### Belge metni
'''
24 Nisan 2015 00:57

Soykırımla kelime oyunu oynanır mı?

Soykırımla kelime oyunu oynanır mı?

Fotoğraf: Envato

Paylaş

İnsanlığın utanç duyacağı günlerin birindeyiz.

Bugün 24 Nisan...

Tam 100 yıl önce Anadolu topraklarında yüzbinlerce Ermeni, Osmanlı askeri tarafından köyünden, kasabasından, kentinden sessiz sedasız alınıp götürüldü. Kimisi yolda katledildi, kimisi zorla başka diyarlara sürgün edildi.

Kimisinin malına, mülküne el konuldu; kimisinin de çocukları alı konuldu.

Yetmedi. Milyonlarca Ermeni ve diğer halkların yaşadığı coğrafyalar Türk ve Müslümanlaştırıldı.

Bu büyük vahşet hakkında ne denilse, ne yazılsa azdır.

Elbette; 100 yıl önce Anadolu topraklarında yaşanan bu büyük soykırımdan sadece Osmanlı değil, o dönem bölgesel çıkarları için bu soykırıma göz yuman, destek veren Almanya da suç ortağıdır.

1915’in “suçlu devlet” listesinde Osmanlı birinci sıradaysa, onun “silah arkadaşı” Almanya ikinci sıradadır.
Gazetemiz yazarı Ragıp Zarakolu, salı günkü köşesinde Jürgen Gottschlich’in kitabına atıfta bulunarak 10 madde halinde Almanya’nın yardım ve yataklığını somut olarak ortaya koydu.

Dahası, çeşitli kaynaklar Osmanlı’nın Ermeni politikasının altında Almanya’nın da imzasının olduğunu ifade ediyor. Osmanlı ordusunda görev yapan Alman subayların katliamlarda önemli rolünün bulunduğu da biliniyor.

Bu konudaki en önemli belgeler Alman arşivlerinde mevcut.

Peki her şey bu kadar açık ve net ortadayken Almanya 100. yılda ne yapıyor?
'''
[Uzamsal soru kayıtları]
'''
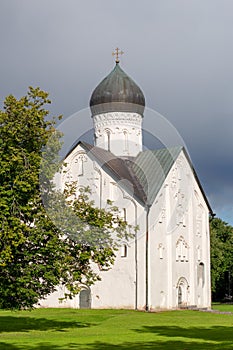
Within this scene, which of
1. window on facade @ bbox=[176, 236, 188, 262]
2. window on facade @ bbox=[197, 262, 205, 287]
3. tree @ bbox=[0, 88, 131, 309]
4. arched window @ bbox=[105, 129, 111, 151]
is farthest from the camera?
arched window @ bbox=[105, 129, 111, 151]

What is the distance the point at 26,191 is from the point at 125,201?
21250mm

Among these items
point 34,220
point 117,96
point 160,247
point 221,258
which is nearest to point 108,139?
point 117,96

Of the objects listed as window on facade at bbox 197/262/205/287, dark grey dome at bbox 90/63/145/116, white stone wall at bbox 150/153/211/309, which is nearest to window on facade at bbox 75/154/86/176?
dark grey dome at bbox 90/63/145/116

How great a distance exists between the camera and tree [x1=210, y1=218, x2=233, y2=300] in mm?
57688

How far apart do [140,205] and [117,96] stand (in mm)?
11967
'''
### Yapılacaklar
• 1. Belge metnine göre Almanya, 1915'teki soykırımın neden suç ortağı sayılıyor? Bir ile üç cümle arasında açıklayın.
• 2. Belge metnine göre bu konudaki en önemli belgeler nerede bulunuyor?
• 3. Belge metninde "Bu büyük vahşet" sözleriyle başlayan bölümü, "Almanya ikinci sıradadır." sözleriyle bitecek şekilde aynen tekrar yazın.
Bu malzemenin belge metniyle hiçbir ilgisi yoktur.

### Alıştırma çözümleri
• 1. Almanya, o dönemdeki bölgesel çıkarları için bu soykırıma göz yumduğu ve destek verdiği için suç ortağı sayılıyor.

• 2. Alman arşivlerinde bulunuyor.

• 3.
Bu büyük vahşet hakkında ne denilse, ne yazılsa azdır.

Elbette; 100 yıl önce Anadolu topraklarında yaşanan bu büyük soykırımdan sadece Osmanlı değil, o dönem bölgesel çıkarları için bu soykırıma göz yuman, destek veren Almanya da suç ortağıdır.

1915’in “suçlu devlet” listesinde Osmanlı birinci sıradaysa, onun “silah arkadaşı” Almanya ikinci sıradadır.